“Anak perempuan mungkin umur tiga tahun bisa loh diajarin satu tambah satu sama dengan dua atau sudah bisa ABC,” tuturnya.
“Bahkan sudah bisa menganalisa. Dia selalu milih baju, kalau bisa bajunya dari atas kepala sampai kaki itu sewarna,” sambungnya.
Sementara anak laki-laki otak kanannya berkembang terlebih dahulu, sehingga akan kesulitan jika harus belajar membaca dan berhitung di usia dini.

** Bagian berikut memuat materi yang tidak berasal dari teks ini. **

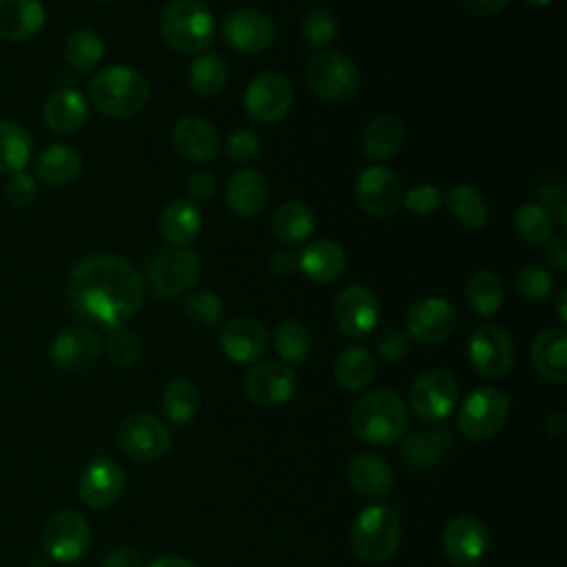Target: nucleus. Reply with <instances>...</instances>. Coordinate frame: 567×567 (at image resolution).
<instances>
[{
  "instance_id": "obj_1",
  "label": "nucleus",
  "mask_w": 567,
  "mask_h": 567,
  "mask_svg": "<svg viewBox=\"0 0 567 567\" xmlns=\"http://www.w3.org/2000/svg\"><path fill=\"white\" fill-rule=\"evenodd\" d=\"M66 299L75 315L111 330L140 312L144 281L140 270L120 255H89L71 268Z\"/></svg>"
},
{
  "instance_id": "obj_2",
  "label": "nucleus",
  "mask_w": 567,
  "mask_h": 567,
  "mask_svg": "<svg viewBox=\"0 0 567 567\" xmlns=\"http://www.w3.org/2000/svg\"><path fill=\"white\" fill-rule=\"evenodd\" d=\"M350 425L352 432L365 443H396L408 430L405 401L390 388L370 390L354 401L350 412Z\"/></svg>"
},
{
  "instance_id": "obj_3",
  "label": "nucleus",
  "mask_w": 567,
  "mask_h": 567,
  "mask_svg": "<svg viewBox=\"0 0 567 567\" xmlns=\"http://www.w3.org/2000/svg\"><path fill=\"white\" fill-rule=\"evenodd\" d=\"M148 80L142 71L126 64H113L97 71L89 84V97L93 106L115 120L133 117L148 102Z\"/></svg>"
},
{
  "instance_id": "obj_4",
  "label": "nucleus",
  "mask_w": 567,
  "mask_h": 567,
  "mask_svg": "<svg viewBox=\"0 0 567 567\" xmlns=\"http://www.w3.org/2000/svg\"><path fill=\"white\" fill-rule=\"evenodd\" d=\"M401 540V514L392 503H372L363 507L350 529L354 554L372 565L390 560Z\"/></svg>"
},
{
  "instance_id": "obj_5",
  "label": "nucleus",
  "mask_w": 567,
  "mask_h": 567,
  "mask_svg": "<svg viewBox=\"0 0 567 567\" xmlns=\"http://www.w3.org/2000/svg\"><path fill=\"white\" fill-rule=\"evenodd\" d=\"M166 44L179 53H202L215 38V16L202 0H171L159 16Z\"/></svg>"
},
{
  "instance_id": "obj_6",
  "label": "nucleus",
  "mask_w": 567,
  "mask_h": 567,
  "mask_svg": "<svg viewBox=\"0 0 567 567\" xmlns=\"http://www.w3.org/2000/svg\"><path fill=\"white\" fill-rule=\"evenodd\" d=\"M509 416V396L503 390L483 385L472 390L458 410V430L467 441H489Z\"/></svg>"
},
{
  "instance_id": "obj_7",
  "label": "nucleus",
  "mask_w": 567,
  "mask_h": 567,
  "mask_svg": "<svg viewBox=\"0 0 567 567\" xmlns=\"http://www.w3.org/2000/svg\"><path fill=\"white\" fill-rule=\"evenodd\" d=\"M199 279V257L195 250L168 246L148 259V281L157 297L175 299L188 292Z\"/></svg>"
},
{
  "instance_id": "obj_8",
  "label": "nucleus",
  "mask_w": 567,
  "mask_h": 567,
  "mask_svg": "<svg viewBox=\"0 0 567 567\" xmlns=\"http://www.w3.org/2000/svg\"><path fill=\"white\" fill-rule=\"evenodd\" d=\"M308 86L326 102H343L359 86L357 64L339 51H319L306 64Z\"/></svg>"
},
{
  "instance_id": "obj_9",
  "label": "nucleus",
  "mask_w": 567,
  "mask_h": 567,
  "mask_svg": "<svg viewBox=\"0 0 567 567\" xmlns=\"http://www.w3.org/2000/svg\"><path fill=\"white\" fill-rule=\"evenodd\" d=\"M458 403L456 379L441 368L421 372L410 388V408L421 421L439 423L452 414Z\"/></svg>"
},
{
  "instance_id": "obj_10",
  "label": "nucleus",
  "mask_w": 567,
  "mask_h": 567,
  "mask_svg": "<svg viewBox=\"0 0 567 567\" xmlns=\"http://www.w3.org/2000/svg\"><path fill=\"white\" fill-rule=\"evenodd\" d=\"M292 84L284 73L264 71L257 73L244 91V109L250 120L259 124H272L288 115L292 106Z\"/></svg>"
},
{
  "instance_id": "obj_11",
  "label": "nucleus",
  "mask_w": 567,
  "mask_h": 567,
  "mask_svg": "<svg viewBox=\"0 0 567 567\" xmlns=\"http://www.w3.org/2000/svg\"><path fill=\"white\" fill-rule=\"evenodd\" d=\"M91 545V527L75 509H62L53 514L42 529L44 554L62 565L75 563Z\"/></svg>"
},
{
  "instance_id": "obj_12",
  "label": "nucleus",
  "mask_w": 567,
  "mask_h": 567,
  "mask_svg": "<svg viewBox=\"0 0 567 567\" xmlns=\"http://www.w3.org/2000/svg\"><path fill=\"white\" fill-rule=\"evenodd\" d=\"M171 430L148 412H135L117 430L120 450L133 461H157L171 450Z\"/></svg>"
},
{
  "instance_id": "obj_13",
  "label": "nucleus",
  "mask_w": 567,
  "mask_h": 567,
  "mask_svg": "<svg viewBox=\"0 0 567 567\" xmlns=\"http://www.w3.org/2000/svg\"><path fill=\"white\" fill-rule=\"evenodd\" d=\"M467 357L478 374L487 379H498L512 370L516 350L507 330L494 323H485L474 330L467 346Z\"/></svg>"
},
{
  "instance_id": "obj_14",
  "label": "nucleus",
  "mask_w": 567,
  "mask_h": 567,
  "mask_svg": "<svg viewBox=\"0 0 567 567\" xmlns=\"http://www.w3.org/2000/svg\"><path fill=\"white\" fill-rule=\"evenodd\" d=\"M221 38L226 47L237 53H261L275 40V22L259 9L239 7L224 18Z\"/></svg>"
},
{
  "instance_id": "obj_15",
  "label": "nucleus",
  "mask_w": 567,
  "mask_h": 567,
  "mask_svg": "<svg viewBox=\"0 0 567 567\" xmlns=\"http://www.w3.org/2000/svg\"><path fill=\"white\" fill-rule=\"evenodd\" d=\"M241 390L255 405L275 408L292 399L297 390V374L286 363L264 361L244 374Z\"/></svg>"
},
{
  "instance_id": "obj_16",
  "label": "nucleus",
  "mask_w": 567,
  "mask_h": 567,
  "mask_svg": "<svg viewBox=\"0 0 567 567\" xmlns=\"http://www.w3.org/2000/svg\"><path fill=\"white\" fill-rule=\"evenodd\" d=\"M354 197L363 213L385 219L394 215L403 199L401 179L383 166H370L365 168L354 184Z\"/></svg>"
},
{
  "instance_id": "obj_17",
  "label": "nucleus",
  "mask_w": 567,
  "mask_h": 567,
  "mask_svg": "<svg viewBox=\"0 0 567 567\" xmlns=\"http://www.w3.org/2000/svg\"><path fill=\"white\" fill-rule=\"evenodd\" d=\"M443 551L447 560L456 567H472L478 565L489 547L487 527L483 520L470 514L454 516L441 536Z\"/></svg>"
},
{
  "instance_id": "obj_18",
  "label": "nucleus",
  "mask_w": 567,
  "mask_h": 567,
  "mask_svg": "<svg viewBox=\"0 0 567 567\" xmlns=\"http://www.w3.org/2000/svg\"><path fill=\"white\" fill-rule=\"evenodd\" d=\"M334 319L346 337H368L379 321L377 295L363 284L346 286L334 299Z\"/></svg>"
},
{
  "instance_id": "obj_19",
  "label": "nucleus",
  "mask_w": 567,
  "mask_h": 567,
  "mask_svg": "<svg viewBox=\"0 0 567 567\" xmlns=\"http://www.w3.org/2000/svg\"><path fill=\"white\" fill-rule=\"evenodd\" d=\"M100 350L102 341L93 328L69 326L53 337L49 359L62 372H82L95 363Z\"/></svg>"
},
{
  "instance_id": "obj_20",
  "label": "nucleus",
  "mask_w": 567,
  "mask_h": 567,
  "mask_svg": "<svg viewBox=\"0 0 567 567\" xmlns=\"http://www.w3.org/2000/svg\"><path fill=\"white\" fill-rule=\"evenodd\" d=\"M456 326V310L443 297H425L405 312L408 337L421 343L445 341Z\"/></svg>"
},
{
  "instance_id": "obj_21",
  "label": "nucleus",
  "mask_w": 567,
  "mask_h": 567,
  "mask_svg": "<svg viewBox=\"0 0 567 567\" xmlns=\"http://www.w3.org/2000/svg\"><path fill=\"white\" fill-rule=\"evenodd\" d=\"M124 489V470L113 458H93L80 474L78 492L86 507L104 509L113 505Z\"/></svg>"
},
{
  "instance_id": "obj_22",
  "label": "nucleus",
  "mask_w": 567,
  "mask_h": 567,
  "mask_svg": "<svg viewBox=\"0 0 567 567\" xmlns=\"http://www.w3.org/2000/svg\"><path fill=\"white\" fill-rule=\"evenodd\" d=\"M219 346L235 363H255L268 350L266 328L250 317L228 319L219 330Z\"/></svg>"
},
{
  "instance_id": "obj_23",
  "label": "nucleus",
  "mask_w": 567,
  "mask_h": 567,
  "mask_svg": "<svg viewBox=\"0 0 567 567\" xmlns=\"http://www.w3.org/2000/svg\"><path fill=\"white\" fill-rule=\"evenodd\" d=\"M173 146L190 162H210L219 153V135L215 126L199 115H184L175 122L171 133Z\"/></svg>"
},
{
  "instance_id": "obj_24",
  "label": "nucleus",
  "mask_w": 567,
  "mask_h": 567,
  "mask_svg": "<svg viewBox=\"0 0 567 567\" xmlns=\"http://www.w3.org/2000/svg\"><path fill=\"white\" fill-rule=\"evenodd\" d=\"M454 443V432L445 425L412 432L401 443V456L414 470H432L452 452Z\"/></svg>"
},
{
  "instance_id": "obj_25",
  "label": "nucleus",
  "mask_w": 567,
  "mask_h": 567,
  "mask_svg": "<svg viewBox=\"0 0 567 567\" xmlns=\"http://www.w3.org/2000/svg\"><path fill=\"white\" fill-rule=\"evenodd\" d=\"M534 370L549 383L563 385L567 381V334L563 328L540 330L529 348Z\"/></svg>"
},
{
  "instance_id": "obj_26",
  "label": "nucleus",
  "mask_w": 567,
  "mask_h": 567,
  "mask_svg": "<svg viewBox=\"0 0 567 567\" xmlns=\"http://www.w3.org/2000/svg\"><path fill=\"white\" fill-rule=\"evenodd\" d=\"M47 22L40 0H0V38L9 42H27L35 38Z\"/></svg>"
},
{
  "instance_id": "obj_27",
  "label": "nucleus",
  "mask_w": 567,
  "mask_h": 567,
  "mask_svg": "<svg viewBox=\"0 0 567 567\" xmlns=\"http://www.w3.org/2000/svg\"><path fill=\"white\" fill-rule=\"evenodd\" d=\"M89 104L86 97L75 89H58L53 91L44 106L42 120L55 135H71L86 124Z\"/></svg>"
},
{
  "instance_id": "obj_28",
  "label": "nucleus",
  "mask_w": 567,
  "mask_h": 567,
  "mask_svg": "<svg viewBox=\"0 0 567 567\" xmlns=\"http://www.w3.org/2000/svg\"><path fill=\"white\" fill-rule=\"evenodd\" d=\"M301 272L315 284L337 281L346 270V252L332 239L310 241L301 255H297Z\"/></svg>"
},
{
  "instance_id": "obj_29",
  "label": "nucleus",
  "mask_w": 567,
  "mask_h": 567,
  "mask_svg": "<svg viewBox=\"0 0 567 567\" xmlns=\"http://www.w3.org/2000/svg\"><path fill=\"white\" fill-rule=\"evenodd\" d=\"M266 202H268V186L257 171L241 168L228 177L226 204L235 215L252 217L261 213Z\"/></svg>"
},
{
  "instance_id": "obj_30",
  "label": "nucleus",
  "mask_w": 567,
  "mask_h": 567,
  "mask_svg": "<svg viewBox=\"0 0 567 567\" xmlns=\"http://www.w3.org/2000/svg\"><path fill=\"white\" fill-rule=\"evenodd\" d=\"M348 481L363 496H388L394 487L392 467L377 454H354L348 463Z\"/></svg>"
},
{
  "instance_id": "obj_31",
  "label": "nucleus",
  "mask_w": 567,
  "mask_h": 567,
  "mask_svg": "<svg viewBox=\"0 0 567 567\" xmlns=\"http://www.w3.org/2000/svg\"><path fill=\"white\" fill-rule=\"evenodd\" d=\"M202 230V213L190 199H173L159 215V233L171 246L186 248Z\"/></svg>"
},
{
  "instance_id": "obj_32",
  "label": "nucleus",
  "mask_w": 567,
  "mask_h": 567,
  "mask_svg": "<svg viewBox=\"0 0 567 567\" xmlns=\"http://www.w3.org/2000/svg\"><path fill=\"white\" fill-rule=\"evenodd\" d=\"M405 142V128L394 115L372 117L361 135L363 155L370 159H390L401 151Z\"/></svg>"
},
{
  "instance_id": "obj_33",
  "label": "nucleus",
  "mask_w": 567,
  "mask_h": 567,
  "mask_svg": "<svg viewBox=\"0 0 567 567\" xmlns=\"http://www.w3.org/2000/svg\"><path fill=\"white\" fill-rule=\"evenodd\" d=\"M82 171L80 153L69 144H51L35 159V175L47 186H66Z\"/></svg>"
},
{
  "instance_id": "obj_34",
  "label": "nucleus",
  "mask_w": 567,
  "mask_h": 567,
  "mask_svg": "<svg viewBox=\"0 0 567 567\" xmlns=\"http://www.w3.org/2000/svg\"><path fill=\"white\" fill-rule=\"evenodd\" d=\"M272 230L281 244H303L315 233V213L308 204L290 199L275 210Z\"/></svg>"
},
{
  "instance_id": "obj_35",
  "label": "nucleus",
  "mask_w": 567,
  "mask_h": 567,
  "mask_svg": "<svg viewBox=\"0 0 567 567\" xmlns=\"http://www.w3.org/2000/svg\"><path fill=\"white\" fill-rule=\"evenodd\" d=\"M374 370H377L374 357L370 354V350L361 346L346 348L334 361V379L343 390H350V392H357L370 385V381L374 379Z\"/></svg>"
},
{
  "instance_id": "obj_36",
  "label": "nucleus",
  "mask_w": 567,
  "mask_h": 567,
  "mask_svg": "<svg viewBox=\"0 0 567 567\" xmlns=\"http://www.w3.org/2000/svg\"><path fill=\"white\" fill-rule=\"evenodd\" d=\"M33 151L29 131L18 122H0V173L24 171Z\"/></svg>"
},
{
  "instance_id": "obj_37",
  "label": "nucleus",
  "mask_w": 567,
  "mask_h": 567,
  "mask_svg": "<svg viewBox=\"0 0 567 567\" xmlns=\"http://www.w3.org/2000/svg\"><path fill=\"white\" fill-rule=\"evenodd\" d=\"M166 419L175 425H186L199 410V390L188 379H173L166 383L159 396Z\"/></svg>"
},
{
  "instance_id": "obj_38",
  "label": "nucleus",
  "mask_w": 567,
  "mask_h": 567,
  "mask_svg": "<svg viewBox=\"0 0 567 567\" xmlns=\"http://www.w3.org/2000/svg\"><path fill=\"white\" fill-rule=\"evenodd\" d=\"M228 80V64L219 53H202L188 66V84L202 97L217 95Z\"/></svg>"
},
{
  "instance_id": "obj_39",
  "label": "nucleus",
  "mask_w": 567,
  "mask_h": 567,
  "mask_svg": "<svg viewBox=\"0 0 567 567\" xmlns=\"http://www.w3.org/2000/svg\"><path fill=\"white\" fill-rule=\"evenodd\" d=\"M64 58L78 73L93 71L104 58L102 35L89 27L75 29L64 42Z\"/></svg>"
},
{
  "instance_id": "obj_40",
  "label": "nucleus",
  "mask_w": 567,
  "mask_h": 567,
  "mask_svg": "<svg viewBox=\"0 0 567 567\" xmlns=\"http://www.w3.org/2000/svg\"><path fill=\"white\" fill-rule=\"evenodd\" d=\"M465 299L481 317H492L503 303V281L492 270H476L465 284Z\"/></svg>"
},
{
  "instance_id": "obj_41",
  "label": "nucleus",
  "mask_w": 567,
  "mask_h": 567,
  "mask_svg": "<svg viewBox=\"0 0 567 567\" xmlns=\"http://www.w3.org/2000/svg\"><path fill=\"white\" fill-rule=\"evenodd\" d=\"M277 354L288 363H303L312 350V337L308 328L297 319H284L272 332Z\"/></svg>"
},
{
  "instance_id": "obj_42",
  "label": "nucleus",
  "mask_w": 567,
  "mask_h": 567,
  "mask_svg": "<svg viewBox=\"0 0 567 567\" xmlns=\"http://www.w3.org/2000/svg\"><path fill=\"white\" fill-rule=\"evenodd\" d=\"M450 213L467 228H483L487 224V204L472 184H458L447 193Z\"/></svg>"
},
{
  "instance_id": "obj_43",
  "label": "nucleus",
  "mask_w": 567,
  "mask_h": 567,
  "mask_svg": "<svg viewBox=\"0 0 567 567\" xmlns=\"http://www.w3.org/2000/svg\"><path fill=\"white\" fill-rule=\"evenodd\" d=\"M514 226L527 244H545L554 237V215L536 202H525L516 210Z\"/></svg>"
},
{
  "instance_id": "obj_44",
  "label": "nucleus",
  "mask_w": 567,
  "mask_h": 567,
  "mask_svg": "<svg viewBox=\"0 0 567 567\" xmlns=\"http://www.w3.org/2000/svg\"><path fill=\"white\" fill-rule=\"evenodd\" d=\"M106 357L117 368H131L142 357V339L133 328H111L106 337Z\"/></svg>"
},
{
  "instance_id": "obj_45",
  "label": "nucleus",
  "mask_w": 567,
  "mask_h": 567,
  "mask_svg": "<svg viewBox=\"0 0 567 567\" xmlns=\"http://www.w3.org/2000/svg\"><path fill=\"white\" fill-rule=\"evenodd\" d=\"M339 24L337 18L330 9L326 7H315L310 9L303 20H301V38L306 40L308 47L312 49H323L337 38Z\"/></svg>"
},
{
  "instance_id": "obj_46",
  "label": "nucleus",
  "mask_w": 567,
  "mask_h": 567,
  "mask_svg": "<svg viewBox=\"0 0 567 567\" xmlns=\"http://www.w3.org/2000/svg\"><path fill=\"white\" fill-rule=\"evenodd\" d=\"M186 315L193 323L202 328H213L224 317V301L217 292H210V290L193 292L186 299Z\"/></svg>"
},
{
  "instance_id": "obj_47",
  "label": "nucleus",
  "mask_w": 567,
  "mask_h": 567,
  "mask_svg": "<svg viewBox=\"0 0 567 567\" xmlns=\"http://www.w3.org/2000/svg\"><path fill=\"white\" fill-rule=\"evenodd\" d=\"M554 279L540 264H525L516 272V290L529 301H543L549 297Z\"/></svg>"
},
{
  "instance_id": "obj_48",
  "label": "nucleus",
  "mask_w": 567,
  "mask_h": 567,
  "mask_svg": "<svg viewBox=\"0 0 567 567\" xmlns=\"http://www.w3.org/2000/svg\"><path fill=\"white\" fill-rule=\"evenodd\" d=\"M226 155L237 164H250L261 153V140L250 128H235L224 144Z\"/></svg>"
},
{
  "instance_id": "obj_49",
  "label": "nucleus",
  "mask_w": 567,
  "mask_h": 567,
  "mask_svg": "<svg viewBox=\"0 0 567 567\" xmlns=\"http://www.w3.org/2000/svg\"><path fill=\"white\" fill-rule=\"evenodd\" d=\"M4 197L18 206V208H27L38 199V182L31 173L27 171H18L11 173L7 184H4Z\"/></svg>"
},
{
  "instance_id": "obj_50",
  "label": "nucleus",
  "mask_w": 567,
  "mask_h": 567,
  "mask_svg": "<svg viewBox=\"0 0 567 567\" xmlns=\"http://www.w3.org/2000/svg\"><path fill=\"white\" fill-rule=\"evenodd\" d=\"M374 350H377V354H379L383 361L396 363V361H401V359L408 354V350H410V337H408V332L401 330V328H385V330L377 337Z\"/></svg>"
},
{
  "instance_id": "obj_51",
  "label": "nucleus",
  "mask_w": 567,
  "mask_h": 567,
  "mask_svg": "<svg viewBox=\"0 0 567 567\" xmlns=\"http://www.w3.org/2000/svg\"><path fill=\"white\" fill-rule=\"evenodd\" d=\"M441 199H443V195H441V190H439L436 186H432V184H419V186H412V188L403 195L401 204H403L410 213H414V215H430V213H434V210L441 206Z\"/></svg>"
},
{
  "instance_id": "obj_52",
  "label": "nucleus",
  "mask_w": 567,
  "mask_h": 567,
  "mask_svg": "<svg viewBox=\"0 0 567 567\" xmlns=\"http://www.w3.org/2000/svg\"><path fill=\"white\" fill-rule=\"evenodd\" d=\"M142 554L133 545H115L104 551L100 567H142Z\"/></svg>"
},
{
  "instance_id": "obj_53",
  "label": "nucleus",
  "mask_w": 567,
  "mask_h": 567,
  "mask_svg": "<svg viewBox=\"0 0 567 567\" xmlns=\"http://www.w3.org/2000/svg\"><path fill=\"white\" fill-rule=\"evenodd\" d=\"M538 195L543 199V206L558 217V221L565 226V188L560 182H547L538 188Z\"/></svg>"
},
{
  "instance_id": "obj_54",
  "label": "nucleus",
  "mask_w": 567,
  "mask_h": 567,
  "mask_svg": "<svg viewBox=\"0 0 567 567\" xmlns=\"http://www.w3.org/2000/svg\"><path fill=\"white\" fill-rule=\"evenodd\" d=\"M215 175H210L208 171H197L188 177L186 193L190 195V199H208L215 193Z\"/></svg>"
},
{
  "instance_id": "obj_55",
  "label": "nucleus",
  "mask_w": 567,
  "mask_h": 567,
  "mask_svg": "<svg viewBox=\"0 0 567 567\" xmlns=\"http://www.w3.org/2000/svg\"><path fill=\"white\" fill-rule=\"evenodd\" d=\"M270 270L277 275V277H290L295 275V270L299 268V261H297V255L288 248H279L272 252L270 261H268Z\"/></svg>"
},
{
  "instance_id": "obj_56",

“Kalau masukkan sekolah anak laki-laki yang sekolahnya memaksa harus belajar membaca dari dini atau kemudian harus belajar itung-itungan dari dini nih. Kasihan nih anak laki,” kata dr Aisah Dahlan.
Apalagi, lanjutnya, kalau belajar hanya menggunakan buku tanpa alat peraga.
“Laki-laki bukan tidak bisa diajar membaca atau belajar berhitung, tapi harus pakai alat peraga. Karena apa? Karena otak kanannya berkembang duluan,” tegasnya.
Menurut hemat dr Aisah Dahlan, anak perempuan mampu belajar calistung di usia dini tanpa alat peraga sedangkan anak laki-laki tidak.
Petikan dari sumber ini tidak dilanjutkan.